Concrete and the cement used as a binder in it have been found one of the major contributors to climate change. Cement production accounted for 7% of all global carbon dioxide emissions in 2018, a ratio unlikely to decrease in coming decades as concrete remains one of the most often used resources on Earth. This has made creating a technology that prevents large quantities of carbon dioxide from entering the atmosphere when concrete is poured necessary, according to an article by the World Economic Forum.

Given the scale of the industry and its greenhouse gas emissions, technologies that can reinvent concrete could have profound impacts on climate change.

Experts have been designing the next generation of concrete technology that can reduce the construction industry’s carbon footprint and increase durability. This includes CO2-infused concrete that locks up greenhouse gases and can be stronger and even bendable.

Because about 80% of concrete’s carbon footprint comes from cement, researchers at the University of Michigan have been working to find substitute materials. Industrial by-products are now frequently used to reduce the amount of cement needed, and the resulting concrete can have significantly lower emissions because of that change. Alternative binders can also reduce cement use. One study found that using limestone and calcinated clay could reduce emissions by at least 20% while also cutting production costs.

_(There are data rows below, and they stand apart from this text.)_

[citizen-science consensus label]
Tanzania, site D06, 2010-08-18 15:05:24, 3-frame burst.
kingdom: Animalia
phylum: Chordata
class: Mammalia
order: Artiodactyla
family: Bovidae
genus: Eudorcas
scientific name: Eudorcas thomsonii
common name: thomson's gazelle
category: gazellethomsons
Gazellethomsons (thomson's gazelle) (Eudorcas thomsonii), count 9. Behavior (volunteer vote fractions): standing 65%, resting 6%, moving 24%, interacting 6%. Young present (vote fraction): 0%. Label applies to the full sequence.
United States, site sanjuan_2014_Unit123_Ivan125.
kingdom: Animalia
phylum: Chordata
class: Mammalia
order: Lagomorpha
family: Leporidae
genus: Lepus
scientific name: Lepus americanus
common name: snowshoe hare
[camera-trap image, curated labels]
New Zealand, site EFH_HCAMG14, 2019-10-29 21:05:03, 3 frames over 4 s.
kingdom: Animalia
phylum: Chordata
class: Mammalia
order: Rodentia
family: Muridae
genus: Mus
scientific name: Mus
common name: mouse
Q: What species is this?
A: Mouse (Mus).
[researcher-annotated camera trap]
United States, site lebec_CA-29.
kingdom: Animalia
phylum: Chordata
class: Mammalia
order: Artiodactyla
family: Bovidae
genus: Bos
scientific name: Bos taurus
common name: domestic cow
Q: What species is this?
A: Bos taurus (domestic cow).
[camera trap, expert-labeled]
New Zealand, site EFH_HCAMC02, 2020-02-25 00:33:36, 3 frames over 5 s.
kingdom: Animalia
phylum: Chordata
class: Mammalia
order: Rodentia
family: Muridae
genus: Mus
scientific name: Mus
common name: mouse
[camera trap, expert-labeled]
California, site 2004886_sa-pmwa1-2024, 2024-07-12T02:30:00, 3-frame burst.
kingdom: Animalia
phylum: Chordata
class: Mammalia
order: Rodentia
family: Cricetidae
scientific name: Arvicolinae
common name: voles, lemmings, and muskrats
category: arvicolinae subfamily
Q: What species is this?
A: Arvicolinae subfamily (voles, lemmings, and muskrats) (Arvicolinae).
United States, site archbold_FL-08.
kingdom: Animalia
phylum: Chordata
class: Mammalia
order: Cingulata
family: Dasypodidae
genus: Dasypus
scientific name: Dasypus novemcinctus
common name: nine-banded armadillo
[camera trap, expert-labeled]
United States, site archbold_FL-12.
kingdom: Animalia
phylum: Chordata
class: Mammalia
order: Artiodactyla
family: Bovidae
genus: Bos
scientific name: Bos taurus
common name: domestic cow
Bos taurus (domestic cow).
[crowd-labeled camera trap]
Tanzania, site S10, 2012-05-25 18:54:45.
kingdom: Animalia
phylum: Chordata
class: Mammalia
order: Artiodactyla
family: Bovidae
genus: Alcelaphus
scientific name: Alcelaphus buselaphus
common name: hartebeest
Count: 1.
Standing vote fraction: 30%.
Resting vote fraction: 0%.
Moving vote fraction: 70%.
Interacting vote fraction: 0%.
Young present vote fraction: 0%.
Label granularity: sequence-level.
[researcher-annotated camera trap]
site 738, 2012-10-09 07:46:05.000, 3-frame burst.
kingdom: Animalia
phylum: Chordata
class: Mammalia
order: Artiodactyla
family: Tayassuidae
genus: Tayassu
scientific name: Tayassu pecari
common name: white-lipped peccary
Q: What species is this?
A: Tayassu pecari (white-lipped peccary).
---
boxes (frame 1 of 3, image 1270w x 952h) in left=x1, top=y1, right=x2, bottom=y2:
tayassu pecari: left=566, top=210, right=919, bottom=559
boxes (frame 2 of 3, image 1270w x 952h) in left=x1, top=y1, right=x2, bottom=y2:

The newly developed composites produce a bendable concrete material that allows thinner, less brittle structures that require less steel reinforcement, further reducing related carbon emissions. The material can be engineered to maximize the amount of CO2 it can store by using smaller particles that readily react with CO2, turning it into mineral.

The CO2-based bendable concrete can be used for general buildings, water and energy infrastructure, as well as transportation infrastructure.  Bendable concrete was used in the 61-story Kitahama tower in Osaka, Japan.